G has been trying to engage the board for quite some time, but they “think it is important to take action now with a spin-off of the e-reading business…[in order] to take advantage of current high valuations of technology firms.” Until their most recent letter, the bulk of their argument seems to revolve around multiple discrepancies. Essentially, online/tech companies such as Zillow (Z) and LinkedIn (LNKD) have high multiples and so does Amazon (AMZN) which means that BKS should as well. Additionally, their letters note (over and over again) that the current board of directors – including John Malone and Leonard Riggio – has a lot of experience with spinoffs. While I think the directors are aware of their past activities, perhaps G was just trying to ‘refresh’ their memories or say ‘hey guys – make it happen already.’

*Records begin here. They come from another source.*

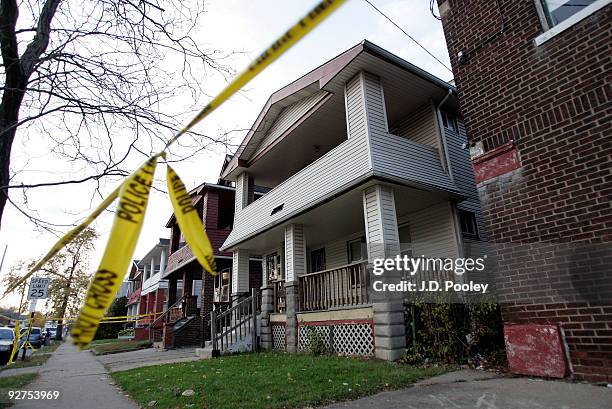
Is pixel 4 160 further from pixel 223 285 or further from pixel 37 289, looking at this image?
pixel 223 285

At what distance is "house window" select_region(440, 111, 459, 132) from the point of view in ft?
37.1

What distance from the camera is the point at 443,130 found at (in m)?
10.7

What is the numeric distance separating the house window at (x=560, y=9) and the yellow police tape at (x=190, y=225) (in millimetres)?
6099

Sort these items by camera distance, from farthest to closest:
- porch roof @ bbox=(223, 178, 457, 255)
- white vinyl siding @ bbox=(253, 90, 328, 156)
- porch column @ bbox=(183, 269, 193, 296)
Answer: porch column @ bbox=(183, 269, 193, 296) < white vinyl siding @ bbox=(253, 90, 328, 156) < porch roof @ bbox=(223, 178, 457, 255)

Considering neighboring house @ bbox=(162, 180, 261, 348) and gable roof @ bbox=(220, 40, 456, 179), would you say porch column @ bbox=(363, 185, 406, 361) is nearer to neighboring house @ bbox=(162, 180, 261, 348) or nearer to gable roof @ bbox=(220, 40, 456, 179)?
gable roof @ bbox=(220, 40, 456, 179)

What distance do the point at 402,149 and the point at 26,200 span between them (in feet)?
25.5

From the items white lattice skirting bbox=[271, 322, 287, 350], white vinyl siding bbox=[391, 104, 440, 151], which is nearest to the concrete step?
white lattice skirting bbox=[271, 322, 287, 350]

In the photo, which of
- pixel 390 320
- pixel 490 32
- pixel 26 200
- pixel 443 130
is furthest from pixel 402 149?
pixel 26 200

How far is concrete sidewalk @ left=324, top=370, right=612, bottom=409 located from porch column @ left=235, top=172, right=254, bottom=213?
10.9m

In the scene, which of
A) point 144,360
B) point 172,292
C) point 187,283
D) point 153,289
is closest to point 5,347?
point 144,360

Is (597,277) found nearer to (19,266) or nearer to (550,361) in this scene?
(550,361)

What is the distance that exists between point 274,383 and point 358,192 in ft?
16.4

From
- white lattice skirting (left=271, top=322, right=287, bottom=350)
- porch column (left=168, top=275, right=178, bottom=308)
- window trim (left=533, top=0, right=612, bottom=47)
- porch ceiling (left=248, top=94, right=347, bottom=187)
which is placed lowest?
white lattice skirting (left=271, top=322, right=287, bottom=350)

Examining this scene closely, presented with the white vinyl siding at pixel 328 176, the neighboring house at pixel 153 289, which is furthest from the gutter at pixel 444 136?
the neighboring house at pixel 153 289
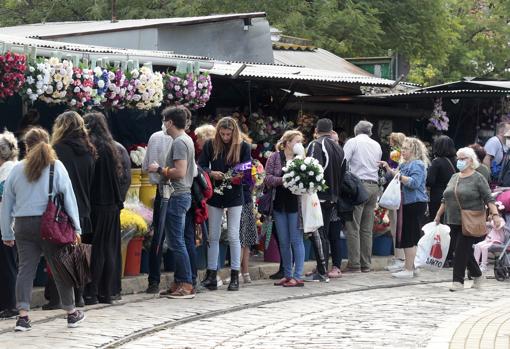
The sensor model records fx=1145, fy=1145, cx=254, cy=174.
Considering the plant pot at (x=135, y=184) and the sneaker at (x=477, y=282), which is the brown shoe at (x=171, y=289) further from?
the sneaker at (x=477, y=282)

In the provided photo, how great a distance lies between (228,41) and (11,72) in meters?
10.6

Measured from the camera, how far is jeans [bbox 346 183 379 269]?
1566cm

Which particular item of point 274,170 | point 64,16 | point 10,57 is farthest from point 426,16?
point 10,57

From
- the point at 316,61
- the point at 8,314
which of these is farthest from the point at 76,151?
the point at 316,61

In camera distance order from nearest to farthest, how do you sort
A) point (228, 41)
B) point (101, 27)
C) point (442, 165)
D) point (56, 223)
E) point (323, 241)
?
point (56, 223) → point (323, 241) → point (442, 165) → point (101, 27) → point (228, 41)

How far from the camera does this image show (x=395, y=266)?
53.6 ft

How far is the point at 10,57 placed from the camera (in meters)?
12.0

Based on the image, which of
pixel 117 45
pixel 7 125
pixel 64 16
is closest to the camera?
pixel 7 125

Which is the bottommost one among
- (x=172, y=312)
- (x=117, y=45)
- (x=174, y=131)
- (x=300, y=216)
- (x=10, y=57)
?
(x=172, y=312)

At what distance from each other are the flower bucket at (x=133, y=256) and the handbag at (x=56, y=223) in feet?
10.0

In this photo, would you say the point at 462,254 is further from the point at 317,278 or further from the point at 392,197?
the point at 317,278

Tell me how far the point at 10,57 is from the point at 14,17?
24013 mm

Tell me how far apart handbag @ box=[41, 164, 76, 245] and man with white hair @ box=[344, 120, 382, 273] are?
6313 mm

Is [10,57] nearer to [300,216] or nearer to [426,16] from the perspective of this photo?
[300,216]
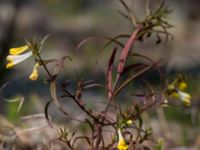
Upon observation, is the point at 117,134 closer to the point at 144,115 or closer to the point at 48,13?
the point at 144,115

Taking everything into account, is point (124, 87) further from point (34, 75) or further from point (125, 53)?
point (34, 75)

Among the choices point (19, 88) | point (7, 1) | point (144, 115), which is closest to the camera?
point (144, 115)

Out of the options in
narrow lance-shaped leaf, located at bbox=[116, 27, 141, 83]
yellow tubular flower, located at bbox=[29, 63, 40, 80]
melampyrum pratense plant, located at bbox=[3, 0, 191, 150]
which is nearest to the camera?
yellow tubular flower, located at bbox=[29, 63, 40, 80]

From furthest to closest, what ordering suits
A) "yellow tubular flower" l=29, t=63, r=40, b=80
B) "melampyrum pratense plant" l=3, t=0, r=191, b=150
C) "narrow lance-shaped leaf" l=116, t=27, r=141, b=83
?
"narrow lance-shaped leaf" l=116, t=27, r=141, b=83 → "melampyrum pratense plant" l=3, t=0, r=191, b=150 → "yellow tubular flower" l=29, t=63, r=40, b=80

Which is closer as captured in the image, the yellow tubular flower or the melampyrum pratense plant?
the yellow tubular flower

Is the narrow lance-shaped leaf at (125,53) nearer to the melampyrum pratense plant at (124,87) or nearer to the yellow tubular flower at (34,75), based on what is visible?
the melampyrum pratense plant at (124,87)

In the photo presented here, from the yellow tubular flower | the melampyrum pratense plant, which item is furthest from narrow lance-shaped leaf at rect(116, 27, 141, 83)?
the yellow tubular flower

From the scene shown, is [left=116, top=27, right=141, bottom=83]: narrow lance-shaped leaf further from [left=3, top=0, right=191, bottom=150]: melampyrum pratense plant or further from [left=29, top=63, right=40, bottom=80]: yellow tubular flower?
[left=29, top=63, right=40, bottom=80]: yellow tubular flower

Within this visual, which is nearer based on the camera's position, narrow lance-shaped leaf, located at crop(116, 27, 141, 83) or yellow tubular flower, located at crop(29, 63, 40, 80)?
yellow tubular flower, located at crop(29, 63, 40, 80)

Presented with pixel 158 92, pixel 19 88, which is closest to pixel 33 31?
pixel 19 88

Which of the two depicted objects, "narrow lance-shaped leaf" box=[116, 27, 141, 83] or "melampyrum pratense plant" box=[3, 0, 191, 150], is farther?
"narrow lance-shaped leaf" box=[116, 27, 141, 83]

The most recent letter includes a ‘base case’ sum of the parts analysis placing BKS’ value at a whopping $71/share, including $18/share for the retail business. In other words, a mere 5x+ its current price! I question the firm’s choice of name – couldn’t be more creative than the letter G? – and I am a bit skeptical of the lofty price target. I am sure most shareholders would get excited over half that valuation though. G does note some risks to the plan such as running out of capital or the retail business dying, but is still convinced that this is the best path for the company. It’s worth a read and it isn’t inconceivable that the Nook business could carry some significant value although the choice to engage in a price battle with Amazon’s Kindle seems fraught with risk. We will keep you updated as this story develops, especially if this turns into a spinoff situation.
Disclosure: Author holds no position in any stock mentioned.